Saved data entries
+ + + + +

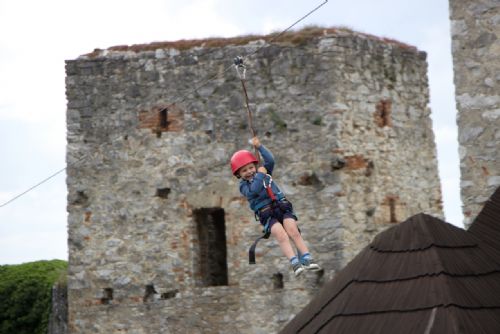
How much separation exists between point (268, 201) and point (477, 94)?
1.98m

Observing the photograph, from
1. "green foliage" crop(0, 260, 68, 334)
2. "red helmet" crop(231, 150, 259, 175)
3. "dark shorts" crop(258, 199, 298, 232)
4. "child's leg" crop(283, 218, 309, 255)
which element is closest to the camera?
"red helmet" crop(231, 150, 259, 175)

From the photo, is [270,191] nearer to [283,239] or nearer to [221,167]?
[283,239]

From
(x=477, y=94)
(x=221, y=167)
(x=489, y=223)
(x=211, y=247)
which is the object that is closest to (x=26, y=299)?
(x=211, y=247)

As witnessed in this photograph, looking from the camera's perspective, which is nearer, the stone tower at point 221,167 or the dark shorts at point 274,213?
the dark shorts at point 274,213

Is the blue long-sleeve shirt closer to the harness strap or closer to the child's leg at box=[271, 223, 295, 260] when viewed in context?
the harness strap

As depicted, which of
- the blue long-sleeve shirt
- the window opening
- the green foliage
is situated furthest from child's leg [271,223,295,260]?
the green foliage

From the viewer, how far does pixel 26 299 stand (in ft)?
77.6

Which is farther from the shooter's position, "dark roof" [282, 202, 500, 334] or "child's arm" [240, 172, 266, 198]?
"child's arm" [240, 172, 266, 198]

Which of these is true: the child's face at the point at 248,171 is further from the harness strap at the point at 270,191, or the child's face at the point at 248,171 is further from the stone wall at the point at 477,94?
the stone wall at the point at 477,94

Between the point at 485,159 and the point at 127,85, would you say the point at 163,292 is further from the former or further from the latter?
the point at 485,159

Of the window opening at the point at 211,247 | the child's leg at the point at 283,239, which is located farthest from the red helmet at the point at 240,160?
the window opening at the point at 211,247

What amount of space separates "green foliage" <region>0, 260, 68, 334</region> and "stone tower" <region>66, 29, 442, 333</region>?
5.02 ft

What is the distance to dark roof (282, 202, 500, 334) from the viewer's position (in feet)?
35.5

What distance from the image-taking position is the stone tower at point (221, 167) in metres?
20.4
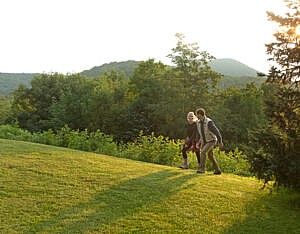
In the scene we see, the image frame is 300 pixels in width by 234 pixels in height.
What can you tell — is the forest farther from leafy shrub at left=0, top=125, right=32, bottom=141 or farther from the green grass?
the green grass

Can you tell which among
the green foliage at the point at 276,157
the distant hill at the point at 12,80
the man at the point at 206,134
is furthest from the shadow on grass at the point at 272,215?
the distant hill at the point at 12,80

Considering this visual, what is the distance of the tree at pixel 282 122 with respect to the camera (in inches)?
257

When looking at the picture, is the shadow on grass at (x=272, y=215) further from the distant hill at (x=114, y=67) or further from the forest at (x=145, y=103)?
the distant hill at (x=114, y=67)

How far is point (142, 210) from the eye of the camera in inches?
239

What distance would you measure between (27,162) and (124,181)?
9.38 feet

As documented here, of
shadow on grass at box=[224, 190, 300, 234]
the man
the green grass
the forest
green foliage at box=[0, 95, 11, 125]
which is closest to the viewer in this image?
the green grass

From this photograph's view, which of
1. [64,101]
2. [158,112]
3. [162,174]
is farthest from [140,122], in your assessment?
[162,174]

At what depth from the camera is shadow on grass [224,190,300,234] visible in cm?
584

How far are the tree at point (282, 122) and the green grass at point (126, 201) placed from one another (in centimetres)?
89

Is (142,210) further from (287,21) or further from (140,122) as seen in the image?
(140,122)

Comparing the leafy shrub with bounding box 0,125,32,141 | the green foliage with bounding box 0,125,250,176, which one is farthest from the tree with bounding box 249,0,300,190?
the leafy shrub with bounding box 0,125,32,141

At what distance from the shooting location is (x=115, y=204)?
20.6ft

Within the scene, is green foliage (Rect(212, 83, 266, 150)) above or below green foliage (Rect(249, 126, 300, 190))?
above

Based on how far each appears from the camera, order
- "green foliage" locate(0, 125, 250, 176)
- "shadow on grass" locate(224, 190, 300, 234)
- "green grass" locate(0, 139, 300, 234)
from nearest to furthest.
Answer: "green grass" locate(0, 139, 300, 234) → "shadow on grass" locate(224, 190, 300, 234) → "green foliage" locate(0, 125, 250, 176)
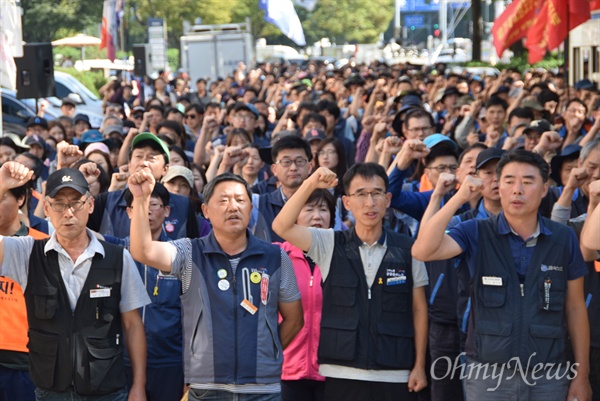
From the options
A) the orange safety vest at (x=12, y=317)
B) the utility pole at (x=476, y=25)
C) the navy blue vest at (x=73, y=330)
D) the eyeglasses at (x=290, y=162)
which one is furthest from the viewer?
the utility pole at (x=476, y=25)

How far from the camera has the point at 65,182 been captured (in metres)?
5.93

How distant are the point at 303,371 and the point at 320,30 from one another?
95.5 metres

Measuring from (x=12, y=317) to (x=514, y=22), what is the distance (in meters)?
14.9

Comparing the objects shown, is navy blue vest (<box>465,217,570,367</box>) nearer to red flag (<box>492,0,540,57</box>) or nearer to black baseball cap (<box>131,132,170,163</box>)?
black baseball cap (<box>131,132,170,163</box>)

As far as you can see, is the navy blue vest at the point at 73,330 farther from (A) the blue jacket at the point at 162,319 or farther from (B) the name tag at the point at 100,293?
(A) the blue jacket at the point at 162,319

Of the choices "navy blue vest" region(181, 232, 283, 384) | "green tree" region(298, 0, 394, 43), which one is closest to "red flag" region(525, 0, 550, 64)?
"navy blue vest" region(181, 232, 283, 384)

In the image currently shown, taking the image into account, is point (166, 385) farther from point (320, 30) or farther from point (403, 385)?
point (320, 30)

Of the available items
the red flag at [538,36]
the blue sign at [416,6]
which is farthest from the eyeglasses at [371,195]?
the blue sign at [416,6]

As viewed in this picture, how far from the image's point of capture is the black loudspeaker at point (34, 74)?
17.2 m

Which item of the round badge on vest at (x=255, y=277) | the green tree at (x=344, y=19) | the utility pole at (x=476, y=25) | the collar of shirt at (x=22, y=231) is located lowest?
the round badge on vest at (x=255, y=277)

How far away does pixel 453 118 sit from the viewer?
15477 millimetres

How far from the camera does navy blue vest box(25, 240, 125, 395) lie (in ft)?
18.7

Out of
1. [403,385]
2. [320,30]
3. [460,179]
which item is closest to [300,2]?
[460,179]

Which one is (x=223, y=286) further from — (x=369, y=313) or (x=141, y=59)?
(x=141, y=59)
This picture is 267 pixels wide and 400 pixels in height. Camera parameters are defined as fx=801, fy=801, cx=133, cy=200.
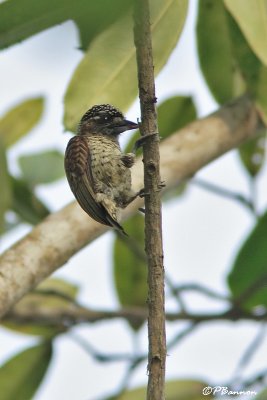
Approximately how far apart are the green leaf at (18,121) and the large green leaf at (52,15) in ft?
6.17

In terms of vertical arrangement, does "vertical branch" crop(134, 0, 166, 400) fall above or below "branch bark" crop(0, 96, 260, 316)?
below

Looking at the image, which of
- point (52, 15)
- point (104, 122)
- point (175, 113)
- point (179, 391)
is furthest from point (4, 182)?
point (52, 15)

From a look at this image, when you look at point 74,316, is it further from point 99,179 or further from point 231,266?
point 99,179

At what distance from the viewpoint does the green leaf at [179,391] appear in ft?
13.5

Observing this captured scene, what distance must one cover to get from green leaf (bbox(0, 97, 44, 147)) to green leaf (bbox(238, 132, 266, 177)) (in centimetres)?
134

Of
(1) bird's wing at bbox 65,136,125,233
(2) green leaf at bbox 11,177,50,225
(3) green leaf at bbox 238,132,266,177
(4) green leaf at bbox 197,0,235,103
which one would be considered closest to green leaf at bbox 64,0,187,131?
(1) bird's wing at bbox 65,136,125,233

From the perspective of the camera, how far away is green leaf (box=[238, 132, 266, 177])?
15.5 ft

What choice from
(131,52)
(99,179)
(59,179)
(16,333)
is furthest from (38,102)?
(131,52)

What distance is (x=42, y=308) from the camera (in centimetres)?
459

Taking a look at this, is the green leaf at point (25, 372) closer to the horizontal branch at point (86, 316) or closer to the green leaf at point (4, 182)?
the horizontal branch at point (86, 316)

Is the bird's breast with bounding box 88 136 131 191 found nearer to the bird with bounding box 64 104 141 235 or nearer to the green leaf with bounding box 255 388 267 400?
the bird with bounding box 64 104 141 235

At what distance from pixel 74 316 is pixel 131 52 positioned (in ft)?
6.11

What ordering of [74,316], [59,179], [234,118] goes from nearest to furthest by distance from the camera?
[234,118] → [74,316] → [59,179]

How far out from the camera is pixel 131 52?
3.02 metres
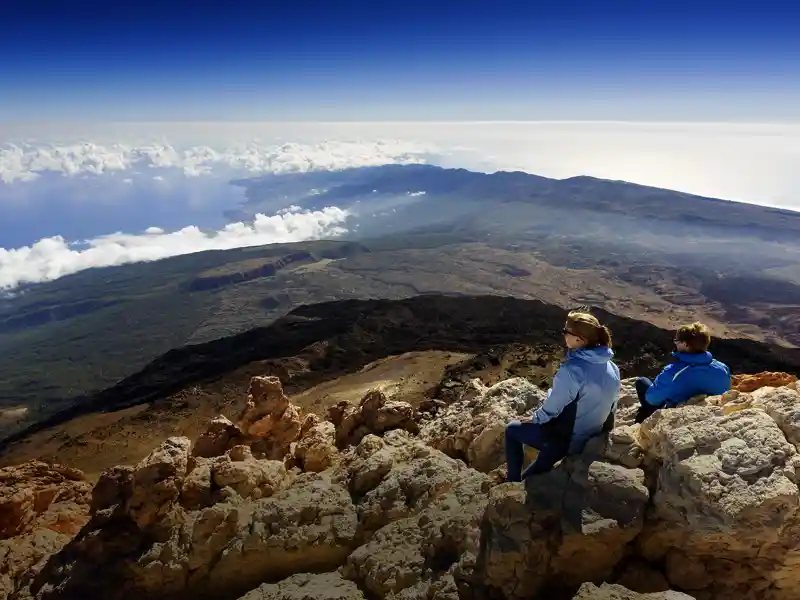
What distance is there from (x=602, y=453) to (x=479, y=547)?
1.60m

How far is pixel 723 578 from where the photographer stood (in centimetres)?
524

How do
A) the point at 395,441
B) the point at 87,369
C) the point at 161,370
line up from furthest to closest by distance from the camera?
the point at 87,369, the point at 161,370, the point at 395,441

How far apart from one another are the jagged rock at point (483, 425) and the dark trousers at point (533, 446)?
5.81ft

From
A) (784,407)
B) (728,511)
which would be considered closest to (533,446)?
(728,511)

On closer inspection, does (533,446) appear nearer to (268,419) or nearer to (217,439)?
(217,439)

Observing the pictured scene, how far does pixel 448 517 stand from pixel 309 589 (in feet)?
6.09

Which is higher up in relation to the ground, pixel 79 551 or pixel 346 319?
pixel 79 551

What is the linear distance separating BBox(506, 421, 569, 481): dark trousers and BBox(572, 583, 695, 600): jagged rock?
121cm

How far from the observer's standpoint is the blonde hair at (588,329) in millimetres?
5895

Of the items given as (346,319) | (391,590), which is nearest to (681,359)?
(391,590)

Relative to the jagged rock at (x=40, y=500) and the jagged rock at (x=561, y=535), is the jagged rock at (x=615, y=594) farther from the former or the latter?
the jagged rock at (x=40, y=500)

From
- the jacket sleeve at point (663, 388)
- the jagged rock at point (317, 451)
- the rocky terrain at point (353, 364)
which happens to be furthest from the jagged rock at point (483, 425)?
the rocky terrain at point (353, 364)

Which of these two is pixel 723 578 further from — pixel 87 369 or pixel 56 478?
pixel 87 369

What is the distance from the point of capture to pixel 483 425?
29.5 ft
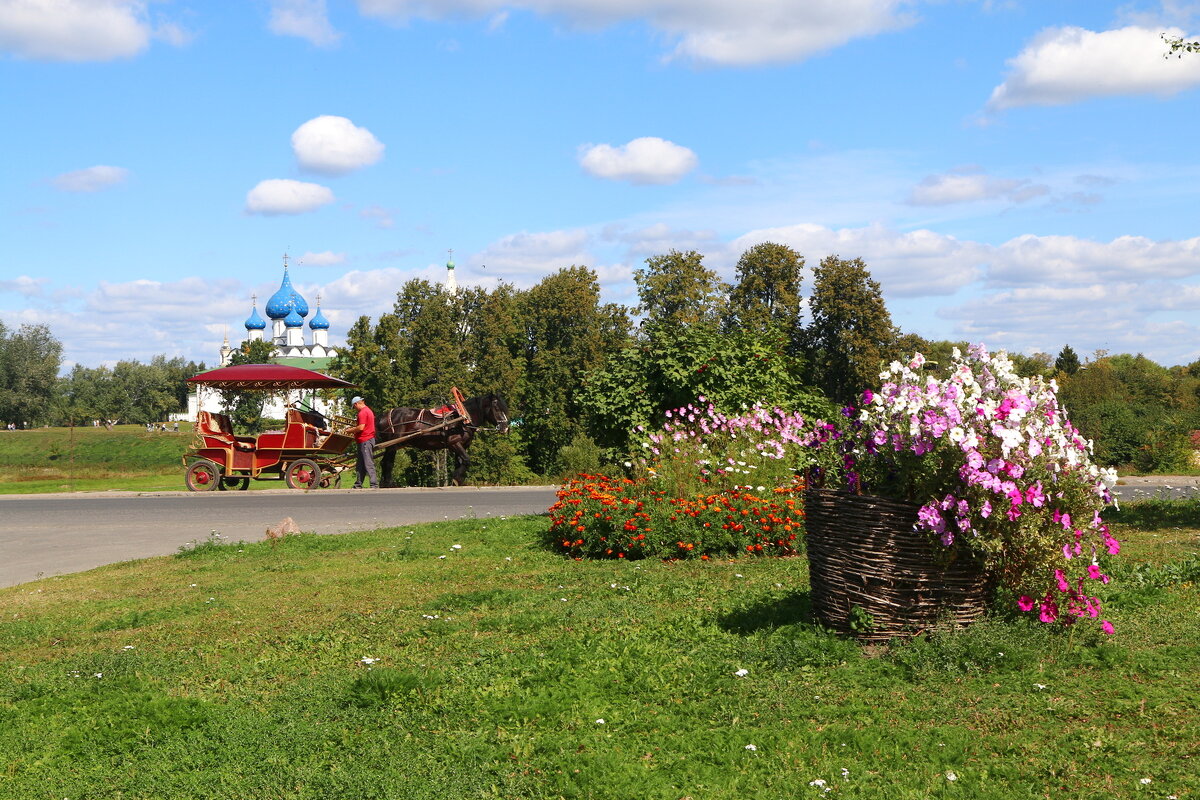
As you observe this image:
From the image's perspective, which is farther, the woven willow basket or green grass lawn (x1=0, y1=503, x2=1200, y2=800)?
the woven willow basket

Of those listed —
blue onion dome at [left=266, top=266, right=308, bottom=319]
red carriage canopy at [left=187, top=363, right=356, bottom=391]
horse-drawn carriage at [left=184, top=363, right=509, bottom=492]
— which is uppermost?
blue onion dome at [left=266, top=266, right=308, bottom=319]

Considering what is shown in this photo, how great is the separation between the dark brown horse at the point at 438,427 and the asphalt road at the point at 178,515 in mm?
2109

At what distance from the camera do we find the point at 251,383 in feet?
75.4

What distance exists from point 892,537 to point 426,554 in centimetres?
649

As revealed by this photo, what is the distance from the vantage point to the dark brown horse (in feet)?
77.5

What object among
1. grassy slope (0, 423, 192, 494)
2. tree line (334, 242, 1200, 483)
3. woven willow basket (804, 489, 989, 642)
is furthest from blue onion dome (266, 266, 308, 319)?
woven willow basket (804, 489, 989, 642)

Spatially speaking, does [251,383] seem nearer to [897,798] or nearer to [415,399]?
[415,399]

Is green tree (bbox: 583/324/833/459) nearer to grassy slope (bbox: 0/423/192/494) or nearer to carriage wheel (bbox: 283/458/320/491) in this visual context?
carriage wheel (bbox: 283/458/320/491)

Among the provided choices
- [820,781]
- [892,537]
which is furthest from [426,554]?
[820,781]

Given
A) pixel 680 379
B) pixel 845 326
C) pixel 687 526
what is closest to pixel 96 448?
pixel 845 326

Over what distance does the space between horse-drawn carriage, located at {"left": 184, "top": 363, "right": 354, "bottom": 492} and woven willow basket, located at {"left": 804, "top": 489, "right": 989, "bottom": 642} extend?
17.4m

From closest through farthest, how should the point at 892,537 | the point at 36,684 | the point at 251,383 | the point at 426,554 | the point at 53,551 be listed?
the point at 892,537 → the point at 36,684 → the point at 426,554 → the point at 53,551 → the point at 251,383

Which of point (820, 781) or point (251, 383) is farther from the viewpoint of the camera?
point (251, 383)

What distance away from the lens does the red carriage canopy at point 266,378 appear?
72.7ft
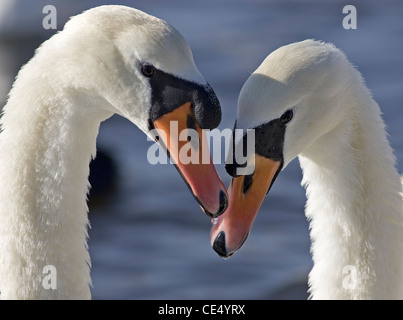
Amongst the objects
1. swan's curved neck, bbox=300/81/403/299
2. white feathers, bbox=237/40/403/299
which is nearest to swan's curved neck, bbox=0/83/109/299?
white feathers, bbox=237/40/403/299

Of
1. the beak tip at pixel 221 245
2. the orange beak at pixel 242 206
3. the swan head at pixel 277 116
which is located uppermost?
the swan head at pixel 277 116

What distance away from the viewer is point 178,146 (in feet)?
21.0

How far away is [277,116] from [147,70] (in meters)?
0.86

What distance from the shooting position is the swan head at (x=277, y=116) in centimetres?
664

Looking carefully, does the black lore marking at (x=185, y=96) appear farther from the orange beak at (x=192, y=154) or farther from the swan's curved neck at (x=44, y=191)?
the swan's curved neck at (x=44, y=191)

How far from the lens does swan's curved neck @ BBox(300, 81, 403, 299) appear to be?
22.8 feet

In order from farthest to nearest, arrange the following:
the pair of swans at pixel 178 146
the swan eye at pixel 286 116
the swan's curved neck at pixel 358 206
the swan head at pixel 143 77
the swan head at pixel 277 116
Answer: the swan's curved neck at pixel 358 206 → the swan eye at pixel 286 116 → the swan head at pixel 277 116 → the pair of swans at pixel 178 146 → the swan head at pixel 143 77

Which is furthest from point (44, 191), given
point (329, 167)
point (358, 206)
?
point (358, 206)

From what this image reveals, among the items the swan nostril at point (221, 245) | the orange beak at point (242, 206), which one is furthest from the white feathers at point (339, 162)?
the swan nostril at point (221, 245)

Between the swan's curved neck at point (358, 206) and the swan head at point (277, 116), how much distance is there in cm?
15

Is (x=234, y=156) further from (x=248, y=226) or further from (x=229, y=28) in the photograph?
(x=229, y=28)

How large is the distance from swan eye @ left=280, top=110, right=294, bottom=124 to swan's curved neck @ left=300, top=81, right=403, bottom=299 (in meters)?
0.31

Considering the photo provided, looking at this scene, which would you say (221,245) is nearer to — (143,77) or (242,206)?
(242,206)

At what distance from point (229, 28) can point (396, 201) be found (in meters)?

+ + + + +

Every line from the one containing "How far from the lens" through the end of the entries above must be echoed exactly, with both ends kept.

[Task result]
How far from the lens does swan's curved neck @ BBox(300, 81, 403, 299) appear to be?
22.8 feet

In order from farthest to nearest, arrange the following:
the pair of swans at pixel 178 146
the swan eye at pixel 286 116
the swan's curved neck at pixel 358 206
the swan head at pixel 143 77
the swan head at pixel 277 116
Answer: the swan's curved neck at pixel 358 206 → the swan eye at pixel 286 116 → the swan head at pixel 277 116 → the pair of swans at pixel 178 146 → the swan head at pixel 143 77

Which is furthest from point (44, 191), given
point (329, 167)
point (358, 206)
?
point (358, 206)

From what this image reveals, among the items the swan nostril at point (221, 245) | the orange beak at point (242, 206), which one is furthest from the white feathers at point (339, 162)?
the swan nostril at point (221, 245)

Between the swan's curved neck at point (358, 206) and the swan head at point (277, 116), how much distance is there in cm?
15

Is (x=234, y=156) further from (x=248, y=226) or further from (x=229, y=28) in the photograph?
(x=229, y=28)

How large is the distance from swan eye @ left=280, top=110, right=294, bottom=124 to swan's curved neck @ left=300, top=81, right=403, bottom=299 (in meters)?
0.31

Considering the photo provided, looking at this scene, which would you say (221,245) is nearer to — (143,77) or (242,206)?
(242,206)

At what distance from point (229, 28) can point (396, 201) be found (in meters)?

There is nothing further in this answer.